Menurut Institut Mamiraua, teori yang berlaku saat ini adalah bahwa kematian massal disebabkan oleh biotoksin, meskipun tidak menutup kemungkinan adanya toksisitas, kontaminasi bahan kimia, interaksi dengan perikanan, atau kombinasi keduanya.

“Perilaku hewan yang tidak biasa ini juga dapat mengindikasikan kerusakan saraf. Hewan-hewan tersebut difoto dan, pada akhirnya, kami menyaksikan mereka mati di depan mata kami,” ujarnya.

Tunes, sang ahli biologi, percaya bahwa pelestarian hutan adalah kunci untuk mengurangi dampak kekeringan dan perubahan iklim seperti meningkatnya suhu air yang telah membunuh begitu banyak lumba-lumba. Hal ini juga memerlukan kepatuhan yang ketat terhadap peraturan lingkungan hidup dan pemantauan yang ketat.

“Hal ini tidak hanya dapat mengurangi dampak perubahan iklim secara lokal tetapi dapat berdampak besar terhadap iklim dunia, khususnya siklus air di Amerika Selatan,” ujarnya.

“Meskipun (fenomena) El Nino ikut bertanggung jawab atas kekeringan ini, kenaikan suhu global mempengaruhi sebagian besar kejadian ini,” ia menambahkan.

Kekeringan dengan intensitas seperti yang saat ini dihadapi wilayah tersebut tidak akan mungkin terjadi tanpa adanya perubahan iklim.

“Pemanasan ini berkontribusi terhadap kemungkinan terjadinya dan intensitas peristiwa ekstrem,” tambahnya.

Di lapangan, para peneliti dan tim penyelamat memperkirakan kejadian serupa akan terulang kembali dan berdampak pada populasi lumba-lumba yang tersisa di Danau Tefe.
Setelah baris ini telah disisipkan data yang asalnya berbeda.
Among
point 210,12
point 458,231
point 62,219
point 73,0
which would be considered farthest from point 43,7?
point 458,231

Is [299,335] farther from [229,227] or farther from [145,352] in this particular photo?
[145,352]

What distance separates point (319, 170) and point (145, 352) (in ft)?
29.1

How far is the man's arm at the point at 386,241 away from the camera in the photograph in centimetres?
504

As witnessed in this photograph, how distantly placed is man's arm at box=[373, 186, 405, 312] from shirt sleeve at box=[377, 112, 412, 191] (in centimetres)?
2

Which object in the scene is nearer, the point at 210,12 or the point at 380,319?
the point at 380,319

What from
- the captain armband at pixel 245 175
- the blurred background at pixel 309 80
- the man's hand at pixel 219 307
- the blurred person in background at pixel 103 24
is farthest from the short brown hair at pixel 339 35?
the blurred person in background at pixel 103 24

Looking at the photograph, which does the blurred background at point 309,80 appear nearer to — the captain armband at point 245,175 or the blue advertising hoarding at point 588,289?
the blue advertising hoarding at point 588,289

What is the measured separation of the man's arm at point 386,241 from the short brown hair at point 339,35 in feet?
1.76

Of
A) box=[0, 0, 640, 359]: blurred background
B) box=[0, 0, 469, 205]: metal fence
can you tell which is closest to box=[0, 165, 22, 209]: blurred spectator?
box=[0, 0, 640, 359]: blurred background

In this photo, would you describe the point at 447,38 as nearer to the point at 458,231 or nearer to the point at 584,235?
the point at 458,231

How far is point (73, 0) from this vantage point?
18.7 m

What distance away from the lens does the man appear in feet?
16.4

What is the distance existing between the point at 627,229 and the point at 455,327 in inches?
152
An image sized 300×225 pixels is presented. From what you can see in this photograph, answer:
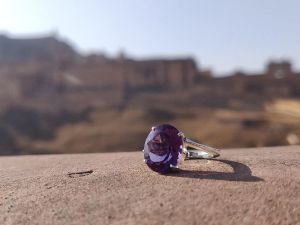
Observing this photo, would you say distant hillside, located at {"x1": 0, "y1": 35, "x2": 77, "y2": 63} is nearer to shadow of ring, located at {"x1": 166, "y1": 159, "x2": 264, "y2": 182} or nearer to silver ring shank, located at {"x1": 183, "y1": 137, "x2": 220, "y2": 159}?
silver ring shank, located at {"x1": 183, "y1": 137, "x2": 220, "y2": 159}

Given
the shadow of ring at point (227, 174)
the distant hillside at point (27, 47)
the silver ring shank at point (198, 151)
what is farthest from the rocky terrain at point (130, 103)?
the shadow of ring at point (227, 174)

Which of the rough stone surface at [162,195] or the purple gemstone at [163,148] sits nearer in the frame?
the rough stone surface at [162,195]

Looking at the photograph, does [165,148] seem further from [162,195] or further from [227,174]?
[162,195]

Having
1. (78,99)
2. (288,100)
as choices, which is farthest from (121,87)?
(288,100)

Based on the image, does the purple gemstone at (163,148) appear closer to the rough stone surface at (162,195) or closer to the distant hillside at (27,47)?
the rough stone surface at (162,195)

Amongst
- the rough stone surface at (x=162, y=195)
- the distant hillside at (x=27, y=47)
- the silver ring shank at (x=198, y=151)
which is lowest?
the rough stone surface at (x=162, y=195)

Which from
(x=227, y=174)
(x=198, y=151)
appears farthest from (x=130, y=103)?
(x=227, y=174)

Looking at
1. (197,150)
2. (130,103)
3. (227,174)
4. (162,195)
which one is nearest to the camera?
(162,195)
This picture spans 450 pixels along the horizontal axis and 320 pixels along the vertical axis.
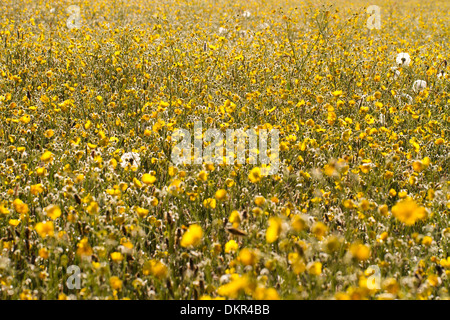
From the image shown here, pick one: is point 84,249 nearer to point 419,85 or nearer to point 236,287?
point 236,287

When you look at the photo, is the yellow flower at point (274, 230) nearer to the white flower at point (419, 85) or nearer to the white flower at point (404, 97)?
the white flower at point (404, 97)

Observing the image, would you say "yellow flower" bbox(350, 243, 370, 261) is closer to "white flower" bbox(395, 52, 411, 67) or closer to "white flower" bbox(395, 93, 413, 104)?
"white flower" bbox(395, 93, 413, 104)

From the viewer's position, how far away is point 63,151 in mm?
3424

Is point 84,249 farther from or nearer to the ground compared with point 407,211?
nearer to the ground

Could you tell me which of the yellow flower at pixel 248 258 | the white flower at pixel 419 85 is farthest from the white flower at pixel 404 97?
the yellow flower at pixel 248 258

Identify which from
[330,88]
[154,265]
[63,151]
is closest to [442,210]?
[154,265]

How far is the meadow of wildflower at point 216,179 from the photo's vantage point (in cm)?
208

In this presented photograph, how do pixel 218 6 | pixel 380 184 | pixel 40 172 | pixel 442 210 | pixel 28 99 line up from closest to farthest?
1. pixel 40 172
2. pixel 442 210
3. pixel 380 184
4. pixel 28 99
5. pixel 218 6

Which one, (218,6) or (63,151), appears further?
(218,6)

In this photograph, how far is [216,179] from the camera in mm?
3145

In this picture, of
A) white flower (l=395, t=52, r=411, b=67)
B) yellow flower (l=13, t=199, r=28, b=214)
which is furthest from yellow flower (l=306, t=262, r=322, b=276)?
white flower (l=395, t=52, r=411, b=67)

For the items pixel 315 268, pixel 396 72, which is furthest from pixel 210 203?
pixel 396 72

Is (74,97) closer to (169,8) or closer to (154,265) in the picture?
(154,265)

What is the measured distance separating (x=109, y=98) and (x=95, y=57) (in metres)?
1.12
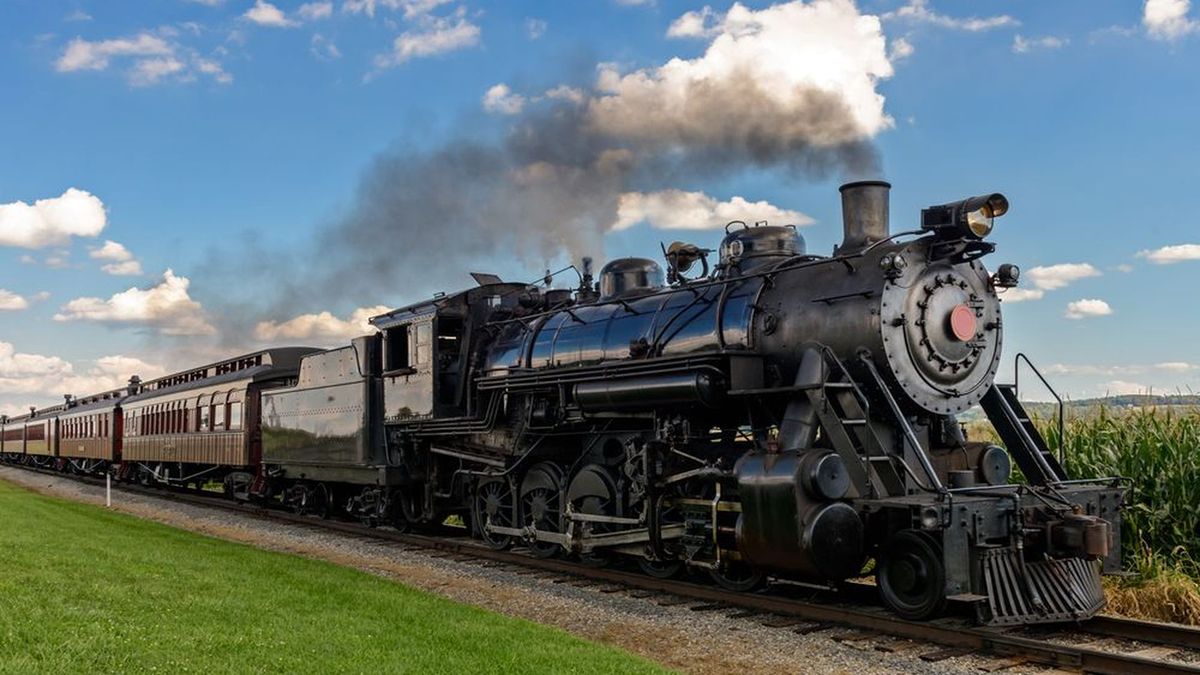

“Diputuskan untuk tidak merelokasi hewan-hewan tersebut sampai kami mengetahui penyebabnya, agar tidak membahayakan populasi di Sungai Solimoes yang besar jika itu adalah penyakit menular,” kata Mamiraua Institute.

“Puncak musim kemarau di Amazon terjadi pada pertengahan hingga akhir Oktober, jadi kami memperkirakan tingkat kematian akan jauh lebih tinggi… Sayangnya, kami memperkirakan permukaan air akan semakin turun pada minggu depan dan jumlah lumba-lumba yang mati akan meningkat secara dramatis,” ujar dia.